What are the key ingredients to gaining buy-in from the organization to support a CDO role?

First, I think the CDO role must be defined in a way that adds value to the organization and supports the data strategy. There is not one answer for what that is. An extension of getting support for the role includes getting buy-in for the underlying data initiatives the organization needs. I’ve found that the most powerful cases are centered on what a company won’t be able to achieve without a CDO role and these initiatives in place, in addition to the advancements that become possible by supporting this.

I find that it is also useful to be clear about alignment and how this role will work within the organization. Another key ingredient is transparency and planning for any changes or committments the organization may need to make for this to be successful. Depending on how the CDO role is defined, that could include time spent increasing data literacy and participating in data stewardship.

I think it is key to use this phase to not only gain initial buy-in but to lay a foundation that ensures the CDO role and underlying data initatives will be successful if the organization chooses to move forward.

Shift Towards Data Intelligence

What prompted the shift in your career from Head of Technology to CDO?

I believe that data holds the biggest opportunity in the insurance industry and is also the biggest limiter today. There are plenty of people who want to work on the tech but not a lot of hands go up to work on getting the data right. My passion is designing and delivering innovative customer solutions but I couldn’t see what future solutions would be possible without quality data that is governed in an efficient, unified, and sustainable way. So I made the shift.
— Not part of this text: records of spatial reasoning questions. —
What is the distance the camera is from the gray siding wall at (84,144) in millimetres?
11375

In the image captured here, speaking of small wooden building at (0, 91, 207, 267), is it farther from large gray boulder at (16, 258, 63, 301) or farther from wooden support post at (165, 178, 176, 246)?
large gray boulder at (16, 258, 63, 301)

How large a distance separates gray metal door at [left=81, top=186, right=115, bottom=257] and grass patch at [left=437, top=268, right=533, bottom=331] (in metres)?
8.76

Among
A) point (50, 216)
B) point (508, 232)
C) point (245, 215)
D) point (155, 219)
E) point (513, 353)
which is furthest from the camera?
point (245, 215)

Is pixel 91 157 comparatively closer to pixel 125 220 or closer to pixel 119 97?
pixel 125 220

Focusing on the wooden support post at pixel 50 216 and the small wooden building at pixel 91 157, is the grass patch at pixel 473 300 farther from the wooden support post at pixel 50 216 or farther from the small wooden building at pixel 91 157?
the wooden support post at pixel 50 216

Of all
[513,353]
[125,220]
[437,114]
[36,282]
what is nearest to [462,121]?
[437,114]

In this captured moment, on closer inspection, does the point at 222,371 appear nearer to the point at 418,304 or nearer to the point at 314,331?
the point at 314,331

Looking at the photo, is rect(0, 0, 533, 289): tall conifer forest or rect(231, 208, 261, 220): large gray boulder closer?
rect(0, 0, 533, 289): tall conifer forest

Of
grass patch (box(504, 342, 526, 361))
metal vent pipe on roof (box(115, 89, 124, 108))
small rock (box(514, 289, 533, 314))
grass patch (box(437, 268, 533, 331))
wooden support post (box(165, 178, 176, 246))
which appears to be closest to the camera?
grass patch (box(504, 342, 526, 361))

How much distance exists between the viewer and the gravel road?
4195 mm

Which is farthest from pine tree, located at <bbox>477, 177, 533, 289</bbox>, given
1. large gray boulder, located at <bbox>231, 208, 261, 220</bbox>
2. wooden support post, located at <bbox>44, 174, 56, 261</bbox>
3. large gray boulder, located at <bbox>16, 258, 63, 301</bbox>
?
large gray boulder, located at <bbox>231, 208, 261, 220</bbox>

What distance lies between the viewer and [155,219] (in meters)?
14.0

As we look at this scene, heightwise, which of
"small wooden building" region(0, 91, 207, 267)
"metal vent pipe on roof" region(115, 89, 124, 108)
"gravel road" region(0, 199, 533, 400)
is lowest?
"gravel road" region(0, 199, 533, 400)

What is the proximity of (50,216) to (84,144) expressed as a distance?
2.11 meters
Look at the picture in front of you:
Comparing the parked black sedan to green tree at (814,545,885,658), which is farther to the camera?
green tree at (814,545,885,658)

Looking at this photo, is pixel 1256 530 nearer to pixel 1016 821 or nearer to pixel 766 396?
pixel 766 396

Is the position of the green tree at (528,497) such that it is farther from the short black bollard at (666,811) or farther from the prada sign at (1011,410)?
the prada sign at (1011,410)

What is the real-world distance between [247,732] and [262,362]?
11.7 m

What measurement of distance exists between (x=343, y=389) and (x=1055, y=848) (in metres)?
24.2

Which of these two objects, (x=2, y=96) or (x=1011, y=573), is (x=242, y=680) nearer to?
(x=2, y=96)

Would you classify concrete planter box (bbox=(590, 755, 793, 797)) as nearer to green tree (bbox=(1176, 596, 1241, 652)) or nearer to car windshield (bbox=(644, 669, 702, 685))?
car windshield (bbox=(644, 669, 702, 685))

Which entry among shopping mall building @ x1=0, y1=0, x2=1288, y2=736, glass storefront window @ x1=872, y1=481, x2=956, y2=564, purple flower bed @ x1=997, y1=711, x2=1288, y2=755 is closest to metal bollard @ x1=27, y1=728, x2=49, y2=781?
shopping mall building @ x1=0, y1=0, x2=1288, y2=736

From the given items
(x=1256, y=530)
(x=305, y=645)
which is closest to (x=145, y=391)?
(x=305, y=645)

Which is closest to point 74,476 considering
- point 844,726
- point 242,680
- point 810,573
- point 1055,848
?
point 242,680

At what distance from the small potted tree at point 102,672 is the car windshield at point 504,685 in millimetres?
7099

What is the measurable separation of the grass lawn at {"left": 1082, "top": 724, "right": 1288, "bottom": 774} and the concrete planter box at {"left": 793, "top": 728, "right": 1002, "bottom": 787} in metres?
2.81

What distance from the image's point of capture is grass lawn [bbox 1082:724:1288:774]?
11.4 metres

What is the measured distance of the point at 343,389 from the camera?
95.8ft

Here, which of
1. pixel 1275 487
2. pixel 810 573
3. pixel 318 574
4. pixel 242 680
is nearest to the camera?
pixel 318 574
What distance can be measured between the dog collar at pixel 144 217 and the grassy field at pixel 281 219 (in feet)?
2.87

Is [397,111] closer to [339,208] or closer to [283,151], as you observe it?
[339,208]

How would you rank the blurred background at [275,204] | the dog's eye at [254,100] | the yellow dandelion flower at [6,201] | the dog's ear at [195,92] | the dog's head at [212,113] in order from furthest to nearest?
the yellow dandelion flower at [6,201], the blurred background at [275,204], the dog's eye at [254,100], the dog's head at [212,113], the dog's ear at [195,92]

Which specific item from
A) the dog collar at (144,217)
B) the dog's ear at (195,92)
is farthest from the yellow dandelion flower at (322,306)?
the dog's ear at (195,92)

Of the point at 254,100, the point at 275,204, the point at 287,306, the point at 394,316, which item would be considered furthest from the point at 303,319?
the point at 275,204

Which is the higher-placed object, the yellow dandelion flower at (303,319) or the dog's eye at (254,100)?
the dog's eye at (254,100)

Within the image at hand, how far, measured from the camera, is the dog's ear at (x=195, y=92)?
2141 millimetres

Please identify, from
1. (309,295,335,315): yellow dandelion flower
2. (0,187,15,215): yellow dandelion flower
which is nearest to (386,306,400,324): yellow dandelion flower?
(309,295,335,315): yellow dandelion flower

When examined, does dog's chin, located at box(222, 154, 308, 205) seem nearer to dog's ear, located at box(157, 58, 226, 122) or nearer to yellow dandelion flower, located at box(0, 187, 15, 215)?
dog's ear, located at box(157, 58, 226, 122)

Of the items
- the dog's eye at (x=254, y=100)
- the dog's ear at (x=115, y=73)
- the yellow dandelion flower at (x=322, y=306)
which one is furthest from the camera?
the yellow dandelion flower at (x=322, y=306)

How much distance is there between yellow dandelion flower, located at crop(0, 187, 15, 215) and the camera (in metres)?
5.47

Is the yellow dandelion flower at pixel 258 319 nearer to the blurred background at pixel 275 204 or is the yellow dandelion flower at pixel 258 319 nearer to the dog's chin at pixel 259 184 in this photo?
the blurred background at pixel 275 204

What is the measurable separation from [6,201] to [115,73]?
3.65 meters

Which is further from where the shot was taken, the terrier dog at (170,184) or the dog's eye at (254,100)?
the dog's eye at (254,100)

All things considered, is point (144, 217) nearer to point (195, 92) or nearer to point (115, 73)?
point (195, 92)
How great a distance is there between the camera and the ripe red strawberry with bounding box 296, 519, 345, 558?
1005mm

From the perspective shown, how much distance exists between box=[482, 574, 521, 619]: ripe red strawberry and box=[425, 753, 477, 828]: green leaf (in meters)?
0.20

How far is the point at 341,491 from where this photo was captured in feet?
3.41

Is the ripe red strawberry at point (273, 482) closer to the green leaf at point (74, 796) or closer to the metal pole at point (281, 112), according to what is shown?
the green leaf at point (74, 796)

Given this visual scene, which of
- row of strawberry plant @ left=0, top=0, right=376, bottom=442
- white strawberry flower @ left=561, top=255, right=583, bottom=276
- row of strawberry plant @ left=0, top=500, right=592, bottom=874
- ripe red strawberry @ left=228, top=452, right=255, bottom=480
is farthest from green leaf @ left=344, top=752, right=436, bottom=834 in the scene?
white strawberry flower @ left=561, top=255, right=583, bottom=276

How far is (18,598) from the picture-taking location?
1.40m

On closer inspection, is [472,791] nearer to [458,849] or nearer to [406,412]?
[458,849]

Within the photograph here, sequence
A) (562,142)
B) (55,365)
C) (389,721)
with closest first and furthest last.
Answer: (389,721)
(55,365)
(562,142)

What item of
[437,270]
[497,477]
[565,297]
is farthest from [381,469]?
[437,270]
I’ve not for one second stopped thinking about those future possibilities and that’s part of what motivates me to get this right. I’m fortunate to be part of a company that is obsessed with data quality and we’re already progressing our data governance into data intelligence, which is a more efficient, unified and sustainable way of managing data through the use of AI/ML.

CDO is Accountable for Data Provenance

Where do you see the division in accountability between CDO and CTO?

This will vary by company and should be designed in a way that works culturally and achieves the data strategy. I subscribe to the analogy that technology is the bucket and data is the water. Data governance and data literacy are  key accountabilities for a CDO as well as data provenance, including external data sources. Applications and infrastructure are well suited with a CTO. Where it gets muddy is with analytics.

My philosophy is that analytics can be developed by anyone and everyone at a company to varying degrees if the skills, support and controls are in place. Specific to data science, I like seeing this embedded in the business areas where possible but with an integrated data and technology model for operationalizing any projects that move forward.

Direct Impact between AI and Customers

Your field of study has been in the insurance industry. How has AI and cognitive technologies change the insurance industry, specifically the impact to the customer?

Customer service, claims and inspections are leading areas where AI and cognitive technologies are having a direct customer impact.  We are also seeing these technologies applied in areas that have an indirect impact on customers including faster processing of unstructured data and ML models for risk selection, pricing, claims, churn, data management and many other areas.